Workshop - Data Science In the Cloud Using Amazon


Details
Zaponet - data science solution is proud to host half a day workshop about data science in the cloud
Co-sponsored with the Israeli Statistics Association
Audience: data scientists, data engineers and sysadmins
Agenda:
09:30 – 10:30 AWS Overview:
Presenter: Guy Ernest
(*) The reason behind Amazon Web Services (unified API, Global infrastructure, pay for what you use..)
(*) The many AWS services: S3, EC2, EMR, EBS, AMIs, DynamoDB, SQS
(*) The AWS pricing model (on demand, reserved instances and spot instances)

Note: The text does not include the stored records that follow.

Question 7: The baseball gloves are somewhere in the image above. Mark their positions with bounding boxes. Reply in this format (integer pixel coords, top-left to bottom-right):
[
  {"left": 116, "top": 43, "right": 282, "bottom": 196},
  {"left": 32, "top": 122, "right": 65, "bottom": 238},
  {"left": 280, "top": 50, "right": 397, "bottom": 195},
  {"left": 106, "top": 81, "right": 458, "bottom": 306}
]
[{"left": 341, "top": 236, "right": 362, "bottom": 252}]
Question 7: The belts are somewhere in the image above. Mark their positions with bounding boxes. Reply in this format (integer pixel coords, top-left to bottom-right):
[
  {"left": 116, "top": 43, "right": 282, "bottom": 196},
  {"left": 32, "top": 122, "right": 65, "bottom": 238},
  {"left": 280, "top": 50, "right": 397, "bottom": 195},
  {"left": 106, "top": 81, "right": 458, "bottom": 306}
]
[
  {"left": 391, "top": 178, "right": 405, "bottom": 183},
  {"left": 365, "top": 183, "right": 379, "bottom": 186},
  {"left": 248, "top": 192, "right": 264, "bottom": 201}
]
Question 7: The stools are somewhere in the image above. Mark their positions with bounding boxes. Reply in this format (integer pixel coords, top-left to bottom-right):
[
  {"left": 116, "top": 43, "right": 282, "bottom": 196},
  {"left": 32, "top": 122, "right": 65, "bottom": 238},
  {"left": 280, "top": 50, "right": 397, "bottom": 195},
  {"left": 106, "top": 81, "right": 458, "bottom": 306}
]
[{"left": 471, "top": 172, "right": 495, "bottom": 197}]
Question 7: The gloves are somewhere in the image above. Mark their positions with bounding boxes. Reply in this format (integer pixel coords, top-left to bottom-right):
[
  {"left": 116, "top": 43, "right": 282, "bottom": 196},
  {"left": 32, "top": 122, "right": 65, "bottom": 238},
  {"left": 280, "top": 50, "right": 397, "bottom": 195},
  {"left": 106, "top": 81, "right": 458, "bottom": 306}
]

10:30 – 11:30 Data Analysis Workflow
Presenter: Jonathan Rosenblatt
(* )Workflow of analyzing data using R (or the software of your choice) on a remote cloud machine: connecting to the machine using RStudio server, uploading data, downloading results, scaling up and down on the fly.
(*) Why a cloud machine?
(*) Why a cluster of cloud machines?
11:30 – 11:45 Coffee Break
11:45 – 12:45 setting Up An Analysis Environment:
Presenter: Guy Ernest
(*) Gathering logs
(*) Analyzing sample logs: Setting up a single machine: launching an instance, firewall (RStudio server uses port 8787), connecting to the machine (remote desktop & ssh) creating an AMI, upgrading the machine, using EBS and S3,sharing AMIs,
12:45 – 13:45 Setting Up The Analysis Environment –Advanced Topics:
Presenter: Guy Ernest
(*) Running MapReduce cluster process on the logs - how to optimize your EMR cluster
(*) Setting up a redshift cluster: Copy clean logs data into the cluster
(*) Connecting to the cluster with the above RStudio instance and also BI tool (Tableau)
(*) Managing costs.
Bio:
Guy Ernest is part of the solutions architecture team of Amazon Web Services, where he helps customers with their first and advanced steps in the cloud.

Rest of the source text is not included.